* [ФРАГМЕНТ ТЕКСТА]

—————

Говоря в общем, следует признать, что советская деревня стала ресурсом финансовых средств, продовольствия и рабочей силы для индустриализации в соответствии с концепцией «первоначального социалистического накопления», выдвинутой в 1925–1926 гг. сторонником Л.Д. Троцкого Е.А. Преображенским. Не случайно во внутрипартийных дискуссиях накануне и в ходе реализации первого этапа коллективизации большевистское руководство тему трансформации аграрного сектора обсуждало, в том числе с участием Сталина, используя понятия «дань» и «военно-феодальная эксплуатация крестьянства». В июле 1928 г., выступая на июльском пленуме ЦК, Сталин представил свое видение вопроса «о главных источниках развития нашей промышленности». Он отверг возможность грабежа колоний и вообще чужих стран и заявил, что «наша страна не имеет также займов извне» и в этом случае нам «остается одно: развивать промышленность, индустриализировать страну за счет внутреннего накопления… Но где главные источники этого накопления? Их, этих источников… два: во-первых, рабочий класс, создающий ценности и двигающий вперед промышленность; во-вторых — крестьянство… С крестьянством у нас обстоит [дело] в данном случае таким образом: оно платит государству не только обычные налоги, прямые и косвенные, но оно еще переплачивает на сравнительно высоких ценах на товары от промышленности — это во-первых, и недополучает на ценах на сельскохозяйственные продукты — это во-вторых. Это есть добавочный налог на крестьянство в интересах подъема индустрии… Это есть нечто вроде «дани», нечто вроде сверхналога, который мы вынуждены брать временно для того, чтобы сохранить и развить дальше нынешний темп развития индустрии… Дело это, что и говорить, неприятное. Но… без этого добавочного налога на крестьянство, к сожалению, наша промышленность и наша страна пока что обойтись не могут» [1134].



Постановление СНК СССР и ЦК ВКП(б) о налогах и других обязательствах в отношении единоличных хозяйств

19 апреля 1938

Подписи — автографы И.В. Сталина, Л.М. Кагановича, А.А. Жданова, Н.И. Ежова, В.М. Молотова, В.Я. Чубаря, К.Е. Ворошилова

[РГАСПИ. Ф. 17. Оп. 163. Д. 1191. Л. 21–22]


Сталинское «пока что» растянулось на долгие десятилетия, что и стало главным фактором деградации аграрной сферы советской экономики.

«Наши успехи велики и необычайны». Первые итоги социалистической реконструкции

На январском 1933 г. пленуме ЦК партии Сталин заявил о том, что первая пятилетка выполнена за 4 года и 3 месяца. В действительности же ее плановые задания по основным показателям промышленности группы «А» будут достигнуты в 1933–1935 гг., а повышенные показатели по чугуну, тракторам и автомобилям — в 1950, 1956 и 1957 гг. соответственно. Неисполнение многих плановых показателей в годы первых пятилеток не дает, однако, оснований подвергать сомнению сам факт беспрецедентного индустриального роста в СССР в эти годы[1135]. В годы первых пятилеток были произведены масштабные инвестиции в экономику и ее структурные изменения, введены в строй огромные производственные мощности, начало меняться их географическое размещение.

—————

* [ИСХОДНЫЕ ДАННЫЕ]
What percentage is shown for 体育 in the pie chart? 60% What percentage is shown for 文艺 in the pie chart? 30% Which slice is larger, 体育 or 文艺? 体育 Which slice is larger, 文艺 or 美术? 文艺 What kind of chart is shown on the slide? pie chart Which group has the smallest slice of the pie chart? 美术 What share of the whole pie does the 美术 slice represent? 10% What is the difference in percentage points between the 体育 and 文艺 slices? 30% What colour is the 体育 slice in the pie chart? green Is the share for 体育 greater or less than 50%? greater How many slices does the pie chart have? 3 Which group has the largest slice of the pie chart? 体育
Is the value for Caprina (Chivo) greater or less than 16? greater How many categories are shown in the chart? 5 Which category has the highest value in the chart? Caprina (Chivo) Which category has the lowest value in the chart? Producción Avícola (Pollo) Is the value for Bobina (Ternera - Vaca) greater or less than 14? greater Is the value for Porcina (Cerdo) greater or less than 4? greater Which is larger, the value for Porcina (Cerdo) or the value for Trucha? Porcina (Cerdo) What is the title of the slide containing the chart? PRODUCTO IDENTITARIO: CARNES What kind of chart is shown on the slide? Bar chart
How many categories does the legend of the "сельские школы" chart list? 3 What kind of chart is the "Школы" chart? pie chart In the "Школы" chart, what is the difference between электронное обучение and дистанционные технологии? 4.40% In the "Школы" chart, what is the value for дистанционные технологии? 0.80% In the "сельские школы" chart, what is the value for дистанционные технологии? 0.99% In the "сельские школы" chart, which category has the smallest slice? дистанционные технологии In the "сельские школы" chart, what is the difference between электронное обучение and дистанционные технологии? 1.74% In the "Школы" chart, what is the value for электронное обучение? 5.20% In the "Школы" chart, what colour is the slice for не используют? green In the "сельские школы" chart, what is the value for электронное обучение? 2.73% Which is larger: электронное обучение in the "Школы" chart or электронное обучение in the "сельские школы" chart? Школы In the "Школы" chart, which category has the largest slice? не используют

—————

* [ЧТО СДЕЛАТЬ]
Перепишите слово в слово кусок отрывка об индустриализации от слов «19 апреля 1938» до слов «сферы советской экономики.» включительно. Список здесь не понадобится.

* [РЕШЕНИЕ]
19 апреля 1938

Подписи — автографы И.В. Сталина, Л.М. Кагановича, А.А. Жданова, Н.И. Ежова, В.М. Молотова, В.Я. Чубаря, К.Е. Ворошилова

[РГАСПИ. Ф. 17. Оп. 163. Д. 1191. Л. 21–22]


Сталинское «пока что» растянулось на долгие десятилетия, что и стало главным фактором деградации аграрной сферы советской экономики.